Em seguida foi criado o Conselho de Sinceridade e Solidariedade - CSS, formado exclusivamente por recuperandos, objetivando a organização, limpeza, distribuição de tarefas, e manutenção da segurança e disciplina.


No início, o recuperando era acompanhado para possibilitar uma mudança de vida. No Estágio I, ele continua preso, mas usufruindo de alguns benefícios, dentre os quais o de ser escoltado por companheiros de prisão; No Estágio II, o recuperando ficava em regime de semiliberdade, desfrutando de bolsa de estudo para mão-de-obra especializada; o estágio III era um sistema de prisão albergue. Ottoboni aclara que os estágios I e inicial eram desenvolvidos com o recuperando preso (pavilhão I) e os demais (estágios II e III) no Centro de Reintegração (pavilhão II), edificado pela própria APAC.


Em 1997, com a publicação do livro "Ninguém é Irrecuperável", as pessoas privadas de liberdade que cumprem pena na APAC passaram a ser chamadas de "recuperandos". E, com o advento da LEP 7.210/84, os estágios resultaram nos regimes fechado, semiaberto e aberto. Nota-se que 10 anos antes da legislação atual, a APAC já adotava o sistema progressivo de cumprimento de pena.

No modelo apaqueano, toda pessoa privada de liberdade passa pelo processo de recuperação dividido em etapas, em que começa recuperando a autoestima perdida e desenvolvendo a responsabilidade, que às vezes nunca teve; depois inicia o processo de construção do caráter e a convivência social, ainda que somente com os outros recuperandos, voluntários e funcionários da APAC, e a aproximação com a família; até que, após passar cuidadosamente por essas etapas, esteja pronto para reintegrar e contribuir à sociedade.

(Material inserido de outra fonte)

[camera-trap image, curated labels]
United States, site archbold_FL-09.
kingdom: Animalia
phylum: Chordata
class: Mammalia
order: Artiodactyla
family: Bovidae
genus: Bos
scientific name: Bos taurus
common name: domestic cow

Em carta escrita no dia 03 de janeiro de 1977 ao Dr. Mário Ottoboni, então presidente da APAC, por Ubirajara Afonso Rabello, um dos primeiros ex-recuperandos da APAC, ele ressalta que: Venho, por meio desta, dizer-lhe que me sinto muito feliz por ser um novo homem. Como o senhor sabe, já estou aqui em liberdade há 1 ano e 9 meses, participando desta família sagrada, que é a APAC, Nesses meses que convivo nessa família, posso dizer que nunca, em toda minha vida, vivi tão feliz. Nunca pensei que poderia abandonar aquela vida cheia de maldades e de desventura, que é o crime. Era um jovem completamente revoltado, só vivia fazendo coisas erradas, só dava desgosto à minha família. Minha querida mãe, já bem idosa, com os cabelos completamente grisalhos de tanto sofrimento por minha causa, já não tinha mais esperança de me ver novamente num caminho honesto.

No início, a metodologia era constituída tão somente de três elementos: trabalho, religião e valorização humana, e posteriormente foram sendo agregados outros elementos até chegar à atual condição de 12 elementos.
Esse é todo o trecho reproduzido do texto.